Introducing Mai Chau
The distance from Hanoi to Mai Chau Valley is approximately 150km; therefore, it takes you more than 3 hours to reach a beautiful Mai Chau Valley. Here located the Lac Village, about 1km from the town center of Mai Chau District. Coming to Mai Chau, tourists will be warmly welcomed by the picturesque scenery of Mai Chau lying in a green valley of paddy fields dotted with rows of stilt houses. These stilt houses belong to Thai Community – one of six ethnic minorities living in Hoa Binh. Spending one night at one of the stilt houses in Mai Chau, tourists have chance to enjoy the folk dances and songs that are accompanied by Gong music, as well as experience the feeling of drinking Can Wine – an important cultural symbol for ethnic minorities in Hoa Binh.
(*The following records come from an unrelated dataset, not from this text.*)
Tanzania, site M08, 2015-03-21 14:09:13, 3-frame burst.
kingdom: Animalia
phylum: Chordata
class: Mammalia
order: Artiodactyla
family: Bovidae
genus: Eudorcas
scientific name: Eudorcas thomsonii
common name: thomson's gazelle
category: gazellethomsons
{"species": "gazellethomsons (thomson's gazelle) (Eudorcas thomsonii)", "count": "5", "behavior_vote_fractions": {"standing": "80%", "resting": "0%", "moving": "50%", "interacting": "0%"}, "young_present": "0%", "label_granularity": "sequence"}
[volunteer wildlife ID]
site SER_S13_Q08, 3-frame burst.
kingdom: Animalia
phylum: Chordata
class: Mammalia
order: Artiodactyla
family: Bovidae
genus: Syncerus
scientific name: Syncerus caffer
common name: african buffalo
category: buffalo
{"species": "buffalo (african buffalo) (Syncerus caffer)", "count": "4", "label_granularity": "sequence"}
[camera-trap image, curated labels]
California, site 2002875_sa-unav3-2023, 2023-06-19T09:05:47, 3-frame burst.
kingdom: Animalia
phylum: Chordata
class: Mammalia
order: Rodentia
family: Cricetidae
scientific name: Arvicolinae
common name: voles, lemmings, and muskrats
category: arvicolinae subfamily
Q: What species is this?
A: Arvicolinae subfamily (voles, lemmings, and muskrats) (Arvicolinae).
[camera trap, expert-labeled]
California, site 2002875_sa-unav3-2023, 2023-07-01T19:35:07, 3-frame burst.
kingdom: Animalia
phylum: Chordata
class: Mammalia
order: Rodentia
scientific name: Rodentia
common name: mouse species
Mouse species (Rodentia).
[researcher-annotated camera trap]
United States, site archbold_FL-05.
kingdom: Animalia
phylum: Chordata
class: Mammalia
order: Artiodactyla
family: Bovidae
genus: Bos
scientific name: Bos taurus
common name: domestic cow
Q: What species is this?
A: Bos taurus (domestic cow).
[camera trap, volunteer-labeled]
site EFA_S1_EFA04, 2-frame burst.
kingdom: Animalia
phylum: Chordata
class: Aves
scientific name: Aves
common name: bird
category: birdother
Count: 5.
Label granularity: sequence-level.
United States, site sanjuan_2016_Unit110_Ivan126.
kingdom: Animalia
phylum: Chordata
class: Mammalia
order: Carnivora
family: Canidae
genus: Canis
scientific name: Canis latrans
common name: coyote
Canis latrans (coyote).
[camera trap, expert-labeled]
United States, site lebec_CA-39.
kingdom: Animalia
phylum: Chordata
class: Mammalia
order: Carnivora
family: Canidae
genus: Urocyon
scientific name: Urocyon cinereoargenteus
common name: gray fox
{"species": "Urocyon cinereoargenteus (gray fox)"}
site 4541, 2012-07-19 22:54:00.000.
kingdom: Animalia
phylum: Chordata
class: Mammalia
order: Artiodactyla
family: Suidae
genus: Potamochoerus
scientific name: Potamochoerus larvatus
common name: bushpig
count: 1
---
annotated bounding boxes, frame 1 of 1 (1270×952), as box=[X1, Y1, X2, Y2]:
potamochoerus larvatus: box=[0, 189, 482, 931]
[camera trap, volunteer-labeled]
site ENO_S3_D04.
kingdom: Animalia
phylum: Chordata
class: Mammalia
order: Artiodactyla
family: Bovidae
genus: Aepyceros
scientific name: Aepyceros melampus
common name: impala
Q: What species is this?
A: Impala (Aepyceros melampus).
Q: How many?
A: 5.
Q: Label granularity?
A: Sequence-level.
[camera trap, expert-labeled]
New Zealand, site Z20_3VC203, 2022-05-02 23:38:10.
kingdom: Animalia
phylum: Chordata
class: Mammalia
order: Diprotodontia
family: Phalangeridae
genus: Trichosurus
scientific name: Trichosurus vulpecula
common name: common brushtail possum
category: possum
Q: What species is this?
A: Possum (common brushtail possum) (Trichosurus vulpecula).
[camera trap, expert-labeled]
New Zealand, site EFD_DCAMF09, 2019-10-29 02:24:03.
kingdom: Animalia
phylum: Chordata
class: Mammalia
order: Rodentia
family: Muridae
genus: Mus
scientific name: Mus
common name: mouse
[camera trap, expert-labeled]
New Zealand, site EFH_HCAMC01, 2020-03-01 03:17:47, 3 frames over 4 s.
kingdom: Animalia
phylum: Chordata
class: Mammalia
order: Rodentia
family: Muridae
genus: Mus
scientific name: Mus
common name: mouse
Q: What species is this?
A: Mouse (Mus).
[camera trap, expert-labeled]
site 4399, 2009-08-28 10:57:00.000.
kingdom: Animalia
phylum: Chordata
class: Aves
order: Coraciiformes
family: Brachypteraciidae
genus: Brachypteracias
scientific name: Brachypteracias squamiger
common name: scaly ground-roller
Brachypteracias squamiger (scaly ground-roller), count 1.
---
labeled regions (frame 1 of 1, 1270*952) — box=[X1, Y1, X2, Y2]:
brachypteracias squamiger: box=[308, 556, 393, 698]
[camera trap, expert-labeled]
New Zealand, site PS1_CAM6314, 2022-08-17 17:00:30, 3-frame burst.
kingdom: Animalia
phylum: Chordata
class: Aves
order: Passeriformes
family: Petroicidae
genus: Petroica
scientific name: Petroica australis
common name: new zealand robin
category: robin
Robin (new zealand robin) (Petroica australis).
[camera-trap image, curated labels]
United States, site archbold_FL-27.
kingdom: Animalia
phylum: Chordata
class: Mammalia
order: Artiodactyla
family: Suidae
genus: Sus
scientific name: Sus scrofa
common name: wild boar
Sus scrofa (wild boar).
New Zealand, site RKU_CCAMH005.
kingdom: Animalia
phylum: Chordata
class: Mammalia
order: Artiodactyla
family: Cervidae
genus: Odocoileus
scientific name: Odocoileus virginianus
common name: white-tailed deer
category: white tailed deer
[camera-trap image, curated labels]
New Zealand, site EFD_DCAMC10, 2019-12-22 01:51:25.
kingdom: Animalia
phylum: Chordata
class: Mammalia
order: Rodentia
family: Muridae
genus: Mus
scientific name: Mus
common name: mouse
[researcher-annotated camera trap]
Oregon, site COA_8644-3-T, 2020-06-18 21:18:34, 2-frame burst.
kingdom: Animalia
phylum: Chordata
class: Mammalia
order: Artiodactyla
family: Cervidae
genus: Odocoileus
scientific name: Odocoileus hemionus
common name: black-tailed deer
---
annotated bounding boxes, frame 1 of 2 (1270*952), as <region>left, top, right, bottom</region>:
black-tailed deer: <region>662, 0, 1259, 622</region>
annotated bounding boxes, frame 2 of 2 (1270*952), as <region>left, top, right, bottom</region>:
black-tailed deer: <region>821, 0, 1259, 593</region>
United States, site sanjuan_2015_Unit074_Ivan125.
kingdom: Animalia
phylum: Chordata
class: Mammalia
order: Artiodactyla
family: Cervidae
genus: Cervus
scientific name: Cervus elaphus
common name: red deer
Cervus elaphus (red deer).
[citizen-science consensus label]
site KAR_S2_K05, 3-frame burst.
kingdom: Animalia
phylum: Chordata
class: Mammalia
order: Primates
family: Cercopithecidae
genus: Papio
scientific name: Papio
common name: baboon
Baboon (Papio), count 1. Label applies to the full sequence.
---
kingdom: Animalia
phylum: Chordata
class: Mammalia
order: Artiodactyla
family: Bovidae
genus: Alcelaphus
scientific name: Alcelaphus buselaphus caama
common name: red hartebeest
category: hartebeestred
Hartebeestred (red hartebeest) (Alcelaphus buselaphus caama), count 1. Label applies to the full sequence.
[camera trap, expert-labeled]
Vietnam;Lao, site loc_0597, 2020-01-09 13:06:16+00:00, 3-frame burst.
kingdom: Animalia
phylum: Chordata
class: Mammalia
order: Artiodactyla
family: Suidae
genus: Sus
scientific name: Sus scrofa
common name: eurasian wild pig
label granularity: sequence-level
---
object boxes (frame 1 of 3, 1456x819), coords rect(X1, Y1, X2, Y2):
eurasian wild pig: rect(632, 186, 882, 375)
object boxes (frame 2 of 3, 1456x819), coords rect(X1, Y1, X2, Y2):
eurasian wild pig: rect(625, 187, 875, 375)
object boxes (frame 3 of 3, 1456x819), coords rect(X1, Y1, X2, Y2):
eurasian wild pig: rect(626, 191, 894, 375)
Mai Chau is located around 140km from Hanoi in a peaceful valley sheltered by the outside world by a dramatic ring of hills. Its isolation has allowed a traditional way of life to thrive in a way that you wouldn’t expect so close to the capital city.
Strictly speaking, this doesn’t apply to Mai Chau itself, as it is just another small Vietnamese country town with the usual array of garishly-painted concrete houses. What we’re really talking about here is the adjoining villages of Ban Lac and Pom Coong. Here it’s all about bamboo stilt houses and paddy fields, with a feel that’s more like rural Laos or Thailand than Vietnam.
It’s no surprise that Mai Chau doesn’t feel particularly Vietnamese, as most of the villages’ inhabitants are from the White Thai ethnic group, speaking Thai as their first language, though they are also fluent in Vietnamese. But this is not some kind of Sapa-style “hill-tribe experience” – it’s much more low-key here. You won’t usually see people in traditional dress, unless it’s for a special occasion, nor will you be chased down the street by a mob of women trying to flog you ethnic handicrafts.
Mai Chau is certainly no stranger to tourism, but it’s not on the tourist map in the same way as, say, Sapa or Halong Bay; most visitors on a typical two-week north-to-south Vietnam trip won’t come this way. And although it gets a lot of weekend visitors from Hanoi, these are largely students or ex-pats rather than the typical domestic tourist, so it’s escaped the karaoke bars and grandiose hotels usually found in domestic tourism hotspots.
Why Not Go
Two words sum up the Mai Chau experience – “village homestay”. Unless you can afford to stay in the plush Mai Chau Lodge, there is really no point in coming to Mai Chau if the idea of a village homestay doesn’t appeal. You are sleeping on a mat in a bamboo stilt house, in a large communal room probably shared with the host family and/ or other travellers. There are no restaurants or bars unless you walk back to Mai Chau town itself – you eat and drink with your homestay hosts.
On the other side of the coin, Mai Chau may not appeal to the more hardcore traveller looking for a really authentic homestay experience. The stilt houses have been modernised to meet the needs of foreign visitors, with electricity, running water and sit-down toilets. The villages get their fair share of tour groups, especially Lac, and the majority of houses are geared for tourism in some way, either offering homestays or selling textiles.
Mai Chau is the perfect respite from the craziness of Hanoi. It’s a serene, relaxing rural idyll, and the vivid green paddy fields will match your picture postcard fantasies of the Vietnamese countryside. It’s a good way to meet one of the ethnic minority groups in a setting that’s neither too touristy nor too inaccessibly off-the-beaten-track. And a bamboo stilt house really is a pretty memorable place to spend the night.
There is an estimated 48,570 inhabitants including 7 Ethnic Minority groups. ‘White Thai’, ‘H’Mong’, ’Zao’, ’Muong’, ’Tay’, ’Hoa’, and ‘Viet’. Mai Chau consists mainly of the ‘White Thai’ people. The Ban Lac People have Thai ancestors that settled in the North-Western area of Vietnam. The two tribes, White Thai and Black Thai, settled in the same area and make up the largest ethnic population of the region.
The Mai Châu area is well known for its stilt houses. The type of stilt houses, or pile dwellings, they construct are called Thai stilt houses and are made of bamboo and timber. These houses are elevated 10–12 feet off the ground in order to avoid water damage and shelter animals from the elements.